TASK DESCRIPTION
Rewrite the rows below as a JSON list of strings with one string per line and no blank lines, and leave the pictures out of the answer.

PROVIDED MATERIAL
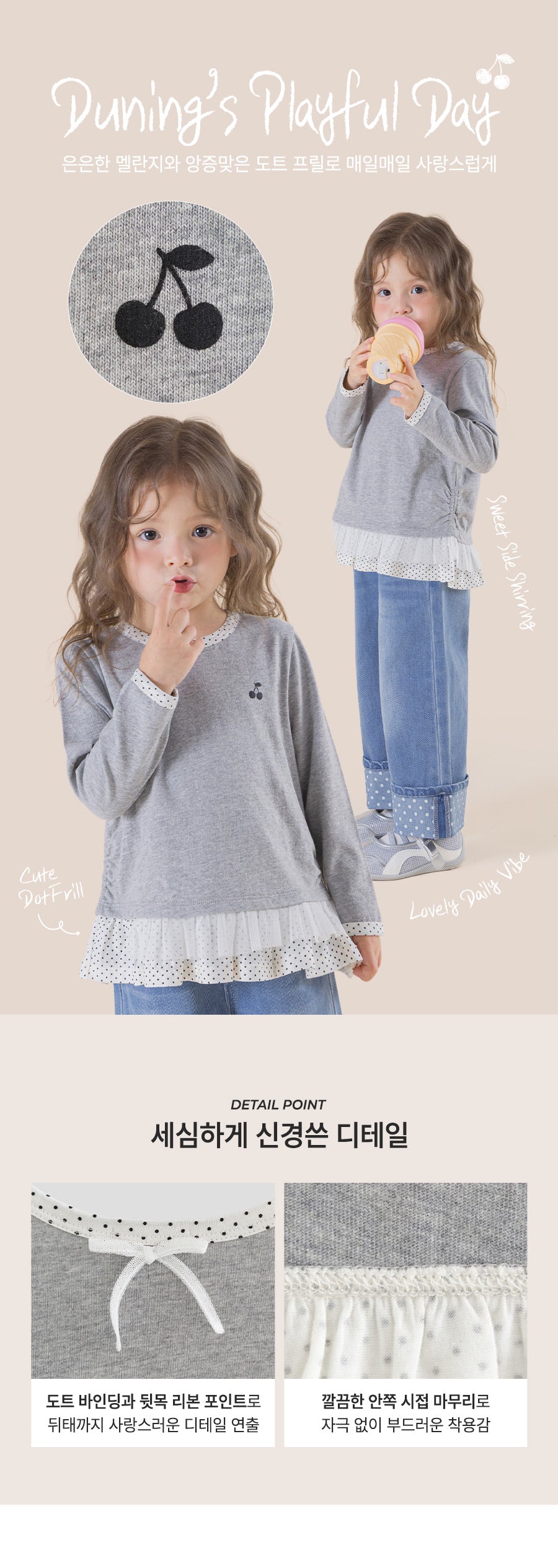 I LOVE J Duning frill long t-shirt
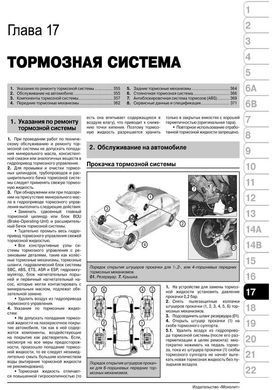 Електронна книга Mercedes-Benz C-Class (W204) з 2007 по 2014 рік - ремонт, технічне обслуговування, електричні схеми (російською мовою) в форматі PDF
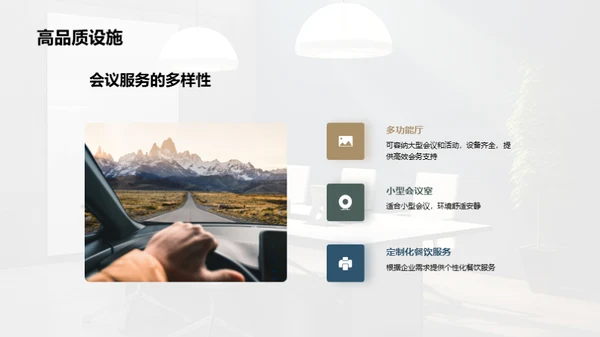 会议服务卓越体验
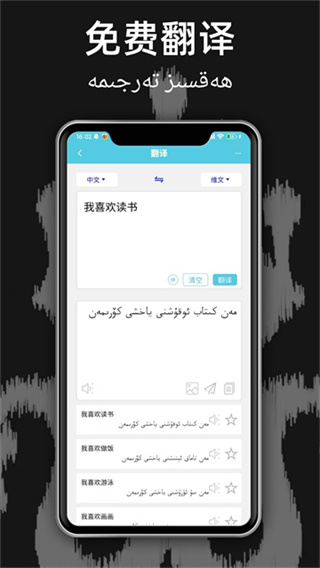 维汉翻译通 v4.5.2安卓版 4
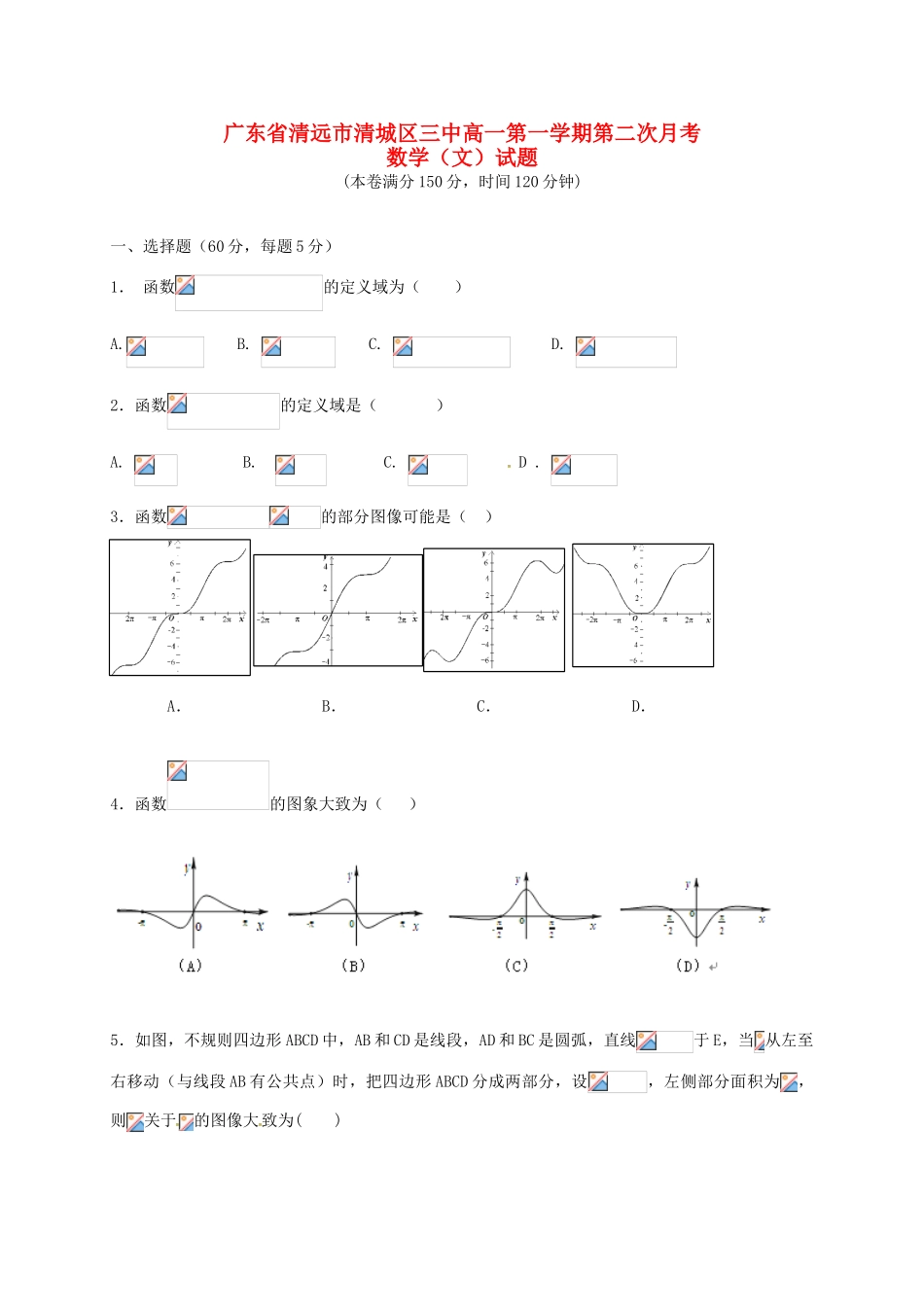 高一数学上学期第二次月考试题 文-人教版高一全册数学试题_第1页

ANSWER FOR THIS EXERCISE
[
  " I LOVE J Duning frill long t-shirt",
  " Електронна книга Mercedes-Benz C-Class (W204) з 2007 по 2014 рік - ремонт, технічне обслуговування, електричні схеми (російською мовою) в форматі PDF",
  " 会议服务卓越体验",
  " 维汉翻译通 v4.5.2安卓版 4",
  " 高一数学上学期第二次月考试题 文-人教版高一全册数学试题_第1页"
]